◆ Work to complete:
Copy the material verbatim, starting with the line that contains "Can you tell" and continuing through the end of the material.

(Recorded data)
========
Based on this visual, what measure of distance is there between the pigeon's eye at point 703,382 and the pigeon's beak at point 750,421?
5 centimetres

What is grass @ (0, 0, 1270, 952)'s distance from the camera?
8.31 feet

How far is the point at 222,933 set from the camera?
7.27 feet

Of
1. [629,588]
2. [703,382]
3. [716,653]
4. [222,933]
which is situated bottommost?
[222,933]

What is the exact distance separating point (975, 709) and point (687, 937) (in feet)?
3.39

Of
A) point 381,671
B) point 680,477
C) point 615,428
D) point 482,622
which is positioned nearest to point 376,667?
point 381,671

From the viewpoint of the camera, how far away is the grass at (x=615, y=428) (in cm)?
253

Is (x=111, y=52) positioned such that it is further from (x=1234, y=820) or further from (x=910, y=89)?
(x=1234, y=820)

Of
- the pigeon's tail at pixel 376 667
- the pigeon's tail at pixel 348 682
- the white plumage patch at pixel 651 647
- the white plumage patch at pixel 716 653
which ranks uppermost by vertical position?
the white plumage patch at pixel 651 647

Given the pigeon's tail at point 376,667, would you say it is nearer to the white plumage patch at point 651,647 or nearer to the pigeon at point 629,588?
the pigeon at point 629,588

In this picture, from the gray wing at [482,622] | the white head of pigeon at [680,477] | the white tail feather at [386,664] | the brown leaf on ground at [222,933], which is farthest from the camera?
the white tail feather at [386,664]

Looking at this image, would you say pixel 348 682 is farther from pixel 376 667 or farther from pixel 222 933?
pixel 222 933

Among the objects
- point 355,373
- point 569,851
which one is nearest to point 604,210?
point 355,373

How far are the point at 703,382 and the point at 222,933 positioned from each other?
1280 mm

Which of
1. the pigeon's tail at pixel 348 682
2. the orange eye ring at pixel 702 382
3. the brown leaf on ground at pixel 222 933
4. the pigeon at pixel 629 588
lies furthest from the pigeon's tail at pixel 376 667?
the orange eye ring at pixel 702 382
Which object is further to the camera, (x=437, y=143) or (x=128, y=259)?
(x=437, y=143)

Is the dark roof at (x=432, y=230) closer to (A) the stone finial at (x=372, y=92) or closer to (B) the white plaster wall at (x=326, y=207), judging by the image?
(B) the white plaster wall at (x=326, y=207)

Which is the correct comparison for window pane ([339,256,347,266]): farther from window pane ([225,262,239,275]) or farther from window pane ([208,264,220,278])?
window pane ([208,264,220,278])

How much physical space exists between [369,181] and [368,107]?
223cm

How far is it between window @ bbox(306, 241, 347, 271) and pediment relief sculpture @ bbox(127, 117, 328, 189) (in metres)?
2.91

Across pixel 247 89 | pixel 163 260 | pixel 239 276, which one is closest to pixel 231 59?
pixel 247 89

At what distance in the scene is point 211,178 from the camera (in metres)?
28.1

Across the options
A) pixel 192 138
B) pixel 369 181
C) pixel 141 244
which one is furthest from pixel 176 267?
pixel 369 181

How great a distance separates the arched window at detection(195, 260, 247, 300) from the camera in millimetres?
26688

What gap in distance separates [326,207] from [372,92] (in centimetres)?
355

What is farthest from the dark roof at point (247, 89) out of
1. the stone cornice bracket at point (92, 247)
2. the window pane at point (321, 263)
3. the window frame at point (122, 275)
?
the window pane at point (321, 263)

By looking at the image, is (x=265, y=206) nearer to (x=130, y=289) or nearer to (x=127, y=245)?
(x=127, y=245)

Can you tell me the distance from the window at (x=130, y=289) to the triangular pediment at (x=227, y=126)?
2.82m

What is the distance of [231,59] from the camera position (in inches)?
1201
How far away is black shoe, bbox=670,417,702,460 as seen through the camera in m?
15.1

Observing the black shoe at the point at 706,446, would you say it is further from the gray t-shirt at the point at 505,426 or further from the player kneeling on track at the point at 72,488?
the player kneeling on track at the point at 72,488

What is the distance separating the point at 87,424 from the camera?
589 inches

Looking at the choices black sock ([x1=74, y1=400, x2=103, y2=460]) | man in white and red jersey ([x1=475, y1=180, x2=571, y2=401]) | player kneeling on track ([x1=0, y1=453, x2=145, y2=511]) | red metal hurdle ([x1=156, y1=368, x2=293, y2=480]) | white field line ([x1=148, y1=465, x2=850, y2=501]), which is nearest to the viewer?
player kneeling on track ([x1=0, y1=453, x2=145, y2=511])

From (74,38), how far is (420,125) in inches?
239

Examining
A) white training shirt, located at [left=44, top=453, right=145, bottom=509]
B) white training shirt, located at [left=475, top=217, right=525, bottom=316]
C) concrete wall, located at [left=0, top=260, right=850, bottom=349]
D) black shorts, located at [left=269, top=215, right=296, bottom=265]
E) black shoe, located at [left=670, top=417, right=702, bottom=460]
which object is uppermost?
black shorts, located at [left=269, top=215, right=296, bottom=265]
========
◆ Task response:
Can you tell me the distance from the window at (x=130, y=289) to the triangular pediment at (x=227, y=126)?
2.82m

What is the distance of [231,59] from the camera position (in inches)?
1201
How far away is black shoe, bbox=670,417,702,460 as seen through the camera in m?
15.1

Observing the black shoe at the point at 706,446, would you say it is further from the gray t-shirt at the point at 505,426 or further from the player kneeling on track at the point at 72,488?
the player kneeling on track at the point at 72,488

What is the distance separating the point at 87,424 from the camera?
589 inches

Looking at the choices black sock ([x1=74, y1=400, x2=103, y2=460]) | man in white and red jersey ([x1=475, y1=180, x2=571, y2=401]) | player kneeling on track ([x1=0, y1=453, x2=145, y2=511]) | red metal hurdle ([x1=156, y1=368, x2=293, y2=480]) | white field line ([x1=148, y1=465, x2=850, y2=501]), which is nearest to the viewer?
player kneeling on track ([x1=0, y1=453, x2=145, y2=511])

From (74,38), how far is (420,125) in inches?
239

Examining
A) white training shirt, located at [left=44, top=453, right=145, bottom=509]
B) white training shirt, located at [left=475, top=217, right=525, bottom=316]
C) concrete wall, located at [left=0, top=260, right=850, bottom=349]
D) black shorts, located at [left=269, top=215, right=296, bottom=265]
E) black shoe, located at [left=670, top=417, right=702, bottom=460]
which object is uppermost?
black shorts, located at [left=269, top=215, right=296, bottom=265]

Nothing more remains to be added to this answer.